Answer 22 · 2021-03-16T17:19:56.000Z

There you go, the OCR that you feed to the index does not have any whitespace between the words!
The plugin relies on the whitespace in the OCR when parsing it, i.e. <w ...>hello</w><w>world</w> will parse to helloworld. Make sure you don't throw away the whitespace between the ocrx_word spans that you get back from djvu2hocr.

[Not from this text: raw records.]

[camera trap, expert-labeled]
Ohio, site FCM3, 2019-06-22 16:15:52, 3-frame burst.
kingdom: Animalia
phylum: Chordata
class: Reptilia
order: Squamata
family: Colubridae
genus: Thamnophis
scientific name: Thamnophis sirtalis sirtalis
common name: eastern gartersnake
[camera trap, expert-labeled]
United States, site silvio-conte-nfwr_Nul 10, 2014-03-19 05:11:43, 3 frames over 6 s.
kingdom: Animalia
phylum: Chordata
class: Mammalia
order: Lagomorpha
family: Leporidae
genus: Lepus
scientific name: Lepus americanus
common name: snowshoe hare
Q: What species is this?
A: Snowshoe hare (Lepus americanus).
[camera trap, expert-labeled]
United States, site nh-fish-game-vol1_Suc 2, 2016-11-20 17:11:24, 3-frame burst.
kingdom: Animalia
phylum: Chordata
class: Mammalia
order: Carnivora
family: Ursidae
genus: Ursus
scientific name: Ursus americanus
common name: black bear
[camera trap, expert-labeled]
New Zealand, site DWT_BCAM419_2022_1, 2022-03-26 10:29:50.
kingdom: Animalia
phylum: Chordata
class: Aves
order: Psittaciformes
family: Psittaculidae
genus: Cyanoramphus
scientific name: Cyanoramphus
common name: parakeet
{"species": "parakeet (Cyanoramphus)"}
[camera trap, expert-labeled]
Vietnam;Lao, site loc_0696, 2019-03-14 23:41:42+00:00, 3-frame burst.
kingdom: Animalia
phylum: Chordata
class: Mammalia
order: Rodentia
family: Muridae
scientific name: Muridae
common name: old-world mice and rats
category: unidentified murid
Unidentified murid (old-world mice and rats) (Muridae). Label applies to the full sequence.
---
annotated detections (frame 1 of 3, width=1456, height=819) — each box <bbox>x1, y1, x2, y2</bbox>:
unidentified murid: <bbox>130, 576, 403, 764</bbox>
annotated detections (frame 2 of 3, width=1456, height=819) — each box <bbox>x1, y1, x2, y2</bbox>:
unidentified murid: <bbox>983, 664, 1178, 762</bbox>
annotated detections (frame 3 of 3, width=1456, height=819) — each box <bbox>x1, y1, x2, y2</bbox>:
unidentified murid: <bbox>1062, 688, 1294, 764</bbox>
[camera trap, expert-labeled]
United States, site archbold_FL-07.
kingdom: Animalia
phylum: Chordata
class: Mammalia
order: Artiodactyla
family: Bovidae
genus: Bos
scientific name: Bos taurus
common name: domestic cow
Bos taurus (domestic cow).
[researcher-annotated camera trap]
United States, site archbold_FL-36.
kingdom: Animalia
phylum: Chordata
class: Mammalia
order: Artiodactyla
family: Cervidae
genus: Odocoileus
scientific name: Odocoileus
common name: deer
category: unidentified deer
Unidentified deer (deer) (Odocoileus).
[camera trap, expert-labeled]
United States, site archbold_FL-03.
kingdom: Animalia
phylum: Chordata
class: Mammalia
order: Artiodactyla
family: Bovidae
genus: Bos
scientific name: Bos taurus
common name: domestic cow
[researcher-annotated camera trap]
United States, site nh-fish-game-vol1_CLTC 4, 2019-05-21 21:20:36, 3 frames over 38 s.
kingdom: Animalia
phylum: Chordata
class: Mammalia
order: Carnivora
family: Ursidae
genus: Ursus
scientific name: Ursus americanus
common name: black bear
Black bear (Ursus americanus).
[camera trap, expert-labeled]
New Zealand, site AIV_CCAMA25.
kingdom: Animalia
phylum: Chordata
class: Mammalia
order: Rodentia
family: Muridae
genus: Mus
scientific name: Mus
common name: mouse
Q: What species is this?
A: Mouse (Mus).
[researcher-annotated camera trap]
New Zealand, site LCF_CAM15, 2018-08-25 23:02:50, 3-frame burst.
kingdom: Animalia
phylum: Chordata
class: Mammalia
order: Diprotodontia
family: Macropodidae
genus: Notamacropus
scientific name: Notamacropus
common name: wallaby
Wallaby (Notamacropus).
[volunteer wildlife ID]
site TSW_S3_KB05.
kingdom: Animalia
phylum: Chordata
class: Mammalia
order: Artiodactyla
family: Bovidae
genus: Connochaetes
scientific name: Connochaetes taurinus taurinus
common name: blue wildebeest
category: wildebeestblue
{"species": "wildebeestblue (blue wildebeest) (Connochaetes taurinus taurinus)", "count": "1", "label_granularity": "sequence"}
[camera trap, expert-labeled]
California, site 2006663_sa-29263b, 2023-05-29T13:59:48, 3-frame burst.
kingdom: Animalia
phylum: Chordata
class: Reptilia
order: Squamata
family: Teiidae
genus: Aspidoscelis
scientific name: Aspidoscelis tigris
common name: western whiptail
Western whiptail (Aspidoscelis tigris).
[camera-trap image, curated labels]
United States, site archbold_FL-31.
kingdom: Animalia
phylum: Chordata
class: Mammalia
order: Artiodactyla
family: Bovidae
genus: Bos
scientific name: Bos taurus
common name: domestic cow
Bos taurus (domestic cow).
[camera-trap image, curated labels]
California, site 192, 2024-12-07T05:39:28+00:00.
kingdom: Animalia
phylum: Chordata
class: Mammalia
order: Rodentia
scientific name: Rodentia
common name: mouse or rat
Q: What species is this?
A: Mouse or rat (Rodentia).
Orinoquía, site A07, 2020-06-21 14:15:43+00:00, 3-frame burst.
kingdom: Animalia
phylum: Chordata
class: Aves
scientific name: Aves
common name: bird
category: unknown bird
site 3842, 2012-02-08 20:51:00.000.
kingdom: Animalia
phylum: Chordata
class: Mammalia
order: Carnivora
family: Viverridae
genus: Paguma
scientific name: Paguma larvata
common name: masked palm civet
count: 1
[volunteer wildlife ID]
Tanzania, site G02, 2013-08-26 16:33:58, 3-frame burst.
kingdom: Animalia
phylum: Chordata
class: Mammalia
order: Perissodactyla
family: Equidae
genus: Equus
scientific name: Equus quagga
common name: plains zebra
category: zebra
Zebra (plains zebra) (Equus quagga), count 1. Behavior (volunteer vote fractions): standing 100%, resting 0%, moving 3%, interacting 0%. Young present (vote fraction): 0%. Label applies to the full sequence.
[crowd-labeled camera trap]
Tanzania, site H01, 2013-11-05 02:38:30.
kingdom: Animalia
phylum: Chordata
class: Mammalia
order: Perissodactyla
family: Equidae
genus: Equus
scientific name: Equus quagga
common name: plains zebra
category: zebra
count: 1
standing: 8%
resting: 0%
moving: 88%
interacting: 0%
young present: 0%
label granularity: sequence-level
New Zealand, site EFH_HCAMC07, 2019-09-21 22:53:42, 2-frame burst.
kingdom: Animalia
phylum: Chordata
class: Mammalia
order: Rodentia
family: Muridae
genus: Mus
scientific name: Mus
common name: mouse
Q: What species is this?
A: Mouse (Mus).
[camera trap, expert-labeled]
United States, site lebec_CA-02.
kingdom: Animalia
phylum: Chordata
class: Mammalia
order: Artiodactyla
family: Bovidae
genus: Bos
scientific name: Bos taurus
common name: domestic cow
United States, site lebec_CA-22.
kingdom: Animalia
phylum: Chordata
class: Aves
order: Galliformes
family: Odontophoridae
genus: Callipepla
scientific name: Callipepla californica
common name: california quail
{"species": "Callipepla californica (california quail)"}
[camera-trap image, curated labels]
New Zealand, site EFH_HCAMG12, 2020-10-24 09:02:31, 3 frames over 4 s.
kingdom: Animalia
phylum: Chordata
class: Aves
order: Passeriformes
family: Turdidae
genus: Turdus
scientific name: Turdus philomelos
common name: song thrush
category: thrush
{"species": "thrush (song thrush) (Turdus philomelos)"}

Answer 23 · 2021-03-16T17:22:11.000Z

@jbaiter a last question (I hope) why that happens with 0.6.0 and not with 0.5.0? Anyway thanks really a lot

Answer 24 · 2021-03-16T17:32:40.000Z

Good question! The 0.5.0 code wrapped Lucene's HTMLStripCharFilter. This filter outputs a lot of extra whitespace/newlines between node texts.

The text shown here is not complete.